A different example might be that you have a bunch of JMeter server machines on an internal network somewhere that you want to control from a physically remote machine that is on an external network - this is a contrived example as it would require effort to make the JMeter server machines visible outside the firewall. – ScottEade 2003-01-16

All in all it is nothing like the issue I originally imagined it to be. – ScottEade 2003-01-16

a modified version

re remote testing and firewall issues, just modified jmeter source based on v2.1.1. with the modification, a new property 'server.service.port' could be used for the jmeter service port (pls note this is different from the rmi registry port which could also be configured by 'server.rmi.port') in jmeter.properties. current jmeter release uses a random port number which may cause some trouble for sysadmin to adjust firewall rules (especially if you sysadmin is very much concerned about any potential security issues). so you could give jmeter a static port number for the service and let sysadmin know the port as well.

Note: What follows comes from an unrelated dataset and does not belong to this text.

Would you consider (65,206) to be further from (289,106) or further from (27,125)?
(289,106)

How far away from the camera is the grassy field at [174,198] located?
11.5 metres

(I have been looking for any chance contribute that modification back to main development tree, so feel free to use it if it could be included in a future release)

ChenWang 2006-01-12

The above changes have been applied to the code - see Bug 30379


Remote Testing Set Up using Rendezvous

It would be really nice to use some of the ZeroConf technology that is become more and more proliferate now to automatically discover the remote servers available to control on a network. I know there is a module called JRendezvous which is an implementation of Rendezvous (Apple's brand name for ZeroConf) that could be used. Imagine how nice it would be to run up your remote servers, then click a menu in your client GUI and automatically see the various remote servers that are avilable. Its one last thing to fight with when trying to get this set up. Also looks a little more polished. ...although, saying this, it may be more useful if the GUI could cut and paste nodes first (let's run before we can walk) – Craig Pugsley 12/3/03


Remote Testing Set Up

Would it be feasible to have the remote server "push" its IP address to the controlling client?

KeivnHurley 01/27/2005


Serialisation

At present, when a script is sent to the remote server for execution, AFAIK the entire tree is serialised and reconstructed at the other end. This places a lot of burden on developers to make sure that objects are serialisable. Since there is already a convenient representation for a test (i.e. the JMX format) it seems to me that we should make use of it and ship that across instead. It would mean that the remote installation would need to have all the appropriate classes present, but that is probably true anyway. It should reduce the amount of data sent. It would probably get rid of some of the incompatibilities that occur. I read somewhere recently (probably Effective Java by Joshua Bloch) that hash values are not guaranteed to be the same for different JVMs, nor even between runs of a JVM, which might explain some problems users have reported.sebb

Similar considerations apply to the Sample data that is returned, and it would be useful to be able to batch this and/or just send back aggregrate data during a test run, and allow the client to request the full data when required.